Use --connect to specify the database connection string.

--table tells Sqoop which table to import.

Examples
Imports the customers table from MySQL database salesdb into HDFS directory /user/hadoop/customers.
Hadoop
sqoop import --connect jdbc:mysql://localhost:3306/salesdb --username admin --password secret --table customers --target-dir /user/hadoop/customers
Imports transactions table from PostgreSQL, splitting import by transaction_id for parallelism.
Hadoop
sqoop import --connect jdbc:postgresql://dbserver:5432/finance --username finance_user --password pass123 --table transactions --split-by transaction_id --target-dir /data/transactions
Imports only sales department employees using a custom query. $CONDITIONS is required for splitting.
Hadoop
sqoop import --connect jdbc:mysql://localhost:3306/hrdb --username hr --password hrpass --query 'SELECT * FROM employees WHERE department = "Sales" AND $CONDITIONS' --split-by employee_id --target-dir /user/hadoop/sales_employees
Sample Program

This command imports the employees table from the MySQL database testdb into the HDFS directory /user/hadoop/employees. It uses 2 mappers to speed up the import.

Hadoop
sqoop import \
  --connect jdbc:mysql://localhost:3306/testdb \
  --username testuser \
  --password testpass \
  --table employees \
  --target-dir /user/hadoop/employees \
  --num-mappers 2
OutputSuccess
Important Notes

Always use $CONDITIONS in custom queries to allow Sqoop to split the data for parallel import.

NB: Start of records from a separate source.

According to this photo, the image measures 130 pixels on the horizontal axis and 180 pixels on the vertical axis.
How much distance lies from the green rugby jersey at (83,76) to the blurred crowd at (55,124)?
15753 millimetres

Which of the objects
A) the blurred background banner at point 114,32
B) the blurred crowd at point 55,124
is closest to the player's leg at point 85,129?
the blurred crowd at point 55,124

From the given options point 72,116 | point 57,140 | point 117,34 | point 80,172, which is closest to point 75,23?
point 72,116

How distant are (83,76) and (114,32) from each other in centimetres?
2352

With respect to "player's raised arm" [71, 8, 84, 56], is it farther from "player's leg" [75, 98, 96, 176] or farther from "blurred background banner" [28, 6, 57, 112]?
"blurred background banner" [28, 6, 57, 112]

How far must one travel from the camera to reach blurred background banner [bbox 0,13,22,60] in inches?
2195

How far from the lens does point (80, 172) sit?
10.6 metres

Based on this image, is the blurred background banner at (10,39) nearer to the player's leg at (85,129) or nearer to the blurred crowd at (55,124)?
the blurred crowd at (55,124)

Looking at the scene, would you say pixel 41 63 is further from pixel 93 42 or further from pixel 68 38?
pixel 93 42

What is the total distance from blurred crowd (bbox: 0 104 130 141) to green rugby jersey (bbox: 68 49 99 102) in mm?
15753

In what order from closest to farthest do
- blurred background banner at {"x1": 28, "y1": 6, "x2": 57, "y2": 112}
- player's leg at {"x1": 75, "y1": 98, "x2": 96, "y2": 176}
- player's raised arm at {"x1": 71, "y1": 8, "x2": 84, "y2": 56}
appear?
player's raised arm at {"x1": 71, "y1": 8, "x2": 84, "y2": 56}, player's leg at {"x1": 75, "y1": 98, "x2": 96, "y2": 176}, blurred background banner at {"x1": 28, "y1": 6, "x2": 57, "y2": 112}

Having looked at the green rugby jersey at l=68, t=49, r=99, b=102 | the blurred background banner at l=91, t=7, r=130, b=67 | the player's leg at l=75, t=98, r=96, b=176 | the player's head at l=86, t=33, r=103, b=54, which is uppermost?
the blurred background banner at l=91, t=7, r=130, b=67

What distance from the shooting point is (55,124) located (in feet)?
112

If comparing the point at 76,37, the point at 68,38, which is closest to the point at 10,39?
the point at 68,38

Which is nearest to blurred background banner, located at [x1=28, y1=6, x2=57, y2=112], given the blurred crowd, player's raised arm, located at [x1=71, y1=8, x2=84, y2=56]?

Use --num-mappers to control parallelism; more mappers can speed up import but use more resources.

Passwords can be passed securely using --password-file instead of plain text.

Summary

Sqoop imports data from databases into Hadoop automatically.

Use connection string, table name, and target directory to specify import.

Parallel imports speed up data transfer using split columns and mappers.